Book Synopsis The Archaeology of Identities by : Timothy Insoll
Download or read book The Archaeology of Identities written by Timothy Insoll and published by Routledge. This book was released on 2007-01-24 with total page 350 pages. Available in PDF, EPUB and Kindle. Book excerpt: This definitive sourcebook collates seminal articles from this increasingly important field, to present a comprehensive and well-balanced representation of approaches and interests in a single volume for students, lecturers and researchers.
Book Synopsis Handbook of Gender in Archaeology by : Sarah M. Nelson
Download or read book Handbook of Gender in Archaeology written by Sarah M. Nelson and published by Rowman Altamira. This book was released on 2006 with total page 938 pages. Available in PDF, EPUB and Kindle. Book excerpt: First reference work to explore the research on gender in archaeology.
Book Synopsis Gender in Archaeology by : Sarah M. Nelson
Download or read book Gender in Archaeology written by Sarah M. Nelson and published by Rowman Altamira. This book was released on 2004 with total page 240 pages. Available in PDF, EPUB and Kindle. Book excerpt: 'Gender in Archaeology' provides a feminist theoretical synthesis of the flood of archaeological work on gender. The author examines the roles of women & men in areas as human origins, the sexual division of labour, kinship & other social formations.
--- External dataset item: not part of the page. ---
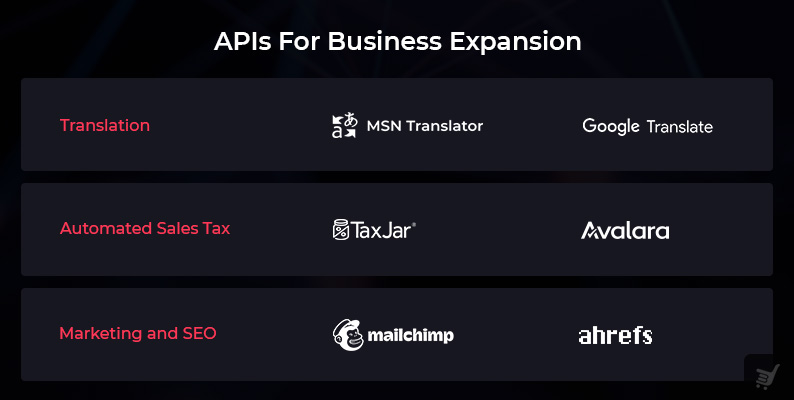 Api for Business Expansion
Book Synopsis Interpretive Archaeology by : Julian Thomas
Download or read book Interpretive Archaeology written by Julian Thomas and published by A&C Black. This book was released on 2001-01-01 with total page 639 pages. Available in PDF, EPUB and Kindle. Book excerpt: New forms of archaeology are emerging which position the discipline firmly within the social and cultural sciences. These approaches have been described as "post processual" or "interpretive" archaeology, and draw on a range of traditions of enquiry in the humanities, from Marxism and critical theory to hermeneutics, feminism, queer theory, phenomenology and post-colonial thinking. This volume gathers together a series of the canonical statements which have defined an interpretive archaeology. Many of these have been unavailable for some while, and others are drawn from inaccessible publications. In addition, a number of key articles are included which are drawn from other disciplines, but which have been influential and widely cited within archaeology. The collection is put into context by an editorial introduction and thematic notes for each section.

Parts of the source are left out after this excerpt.